As expected, an increase of BLA was observed after WAnT in all protocols indicating the vital contribution of anaerobic metabolism to the energy requirements during the exercise test. Despite increase (63) and maintenance (60) of BLA levels are commonly reported after caffeine intake, lower BLA concentration was observed in CAF3 compared to other protocols after five minutes of recovery. Unfortunately, the only lactate analysis performed in the initial phase of recovery does not permit to detect the exact moment with the highest lactate concentration, which makes any inference about the effect of caffeine on lactate production or clearance questionable. In the final phase of post-exercise recovery, we observed higher BLA levels in CAF6 compared to PLA, but the absence of difference between CAF6 and control prevents the attribution of higher blood lactate to caffeine supplementation. Of note, blood lactate reflects the balance between lactate production and clearance and the precise mechanisms that explain the small differences observed in this study is unclear and it may be just a inter day variation of BLA response to exercise, hypothesis previously reported in the literature (64, 65).

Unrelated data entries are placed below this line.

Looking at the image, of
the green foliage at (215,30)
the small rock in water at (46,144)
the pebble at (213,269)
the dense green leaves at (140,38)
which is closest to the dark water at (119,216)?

Limitations: A major strength of our study is our randomized, crossover design. A limitation of our study is the use of a single, acute bout of WAnT testing. Therefore, we cannot generalize our findings to higher exercise volume conditions, such as multiple WAnT testing, multiple sets of resistance training, interval style workouts. We also cannot generalize our findings to women. The absence of ventilatory, sympathetic activity, and post-exercise blood pressure analysis, variables that influence HRV could also contribute to a better physiological interpretation of our data. We believe that a particular strength of our study was the use of a non-supplemented CON condition in addition an inert PLA and support this contention that a number of between group comparisons in our study were significant vs. the CON, but not the PLA treatments. Lastly, we assessed cardiac parasympathetic reactivation during 35 minutes of recovery, which limits our conclusions to this time window. However, despite the mentioned limitations, the analysis of autonomic response to different caffeine supplementation dosages on resting and post-exercise conditions adopted in this study adds robust information to current scientific debate about the autonomic effect of caffeine ingestion. The post-exercise time window adopted in this study allow fast and slow parasympathetic reactivation analysis and is within of window of opportunity for sudden death in young observed 30 minutes after vigorous exercise, which can be partially attributed to post-exercise cardiac autonomic dysfunction (66) and add clinical relevance to our results.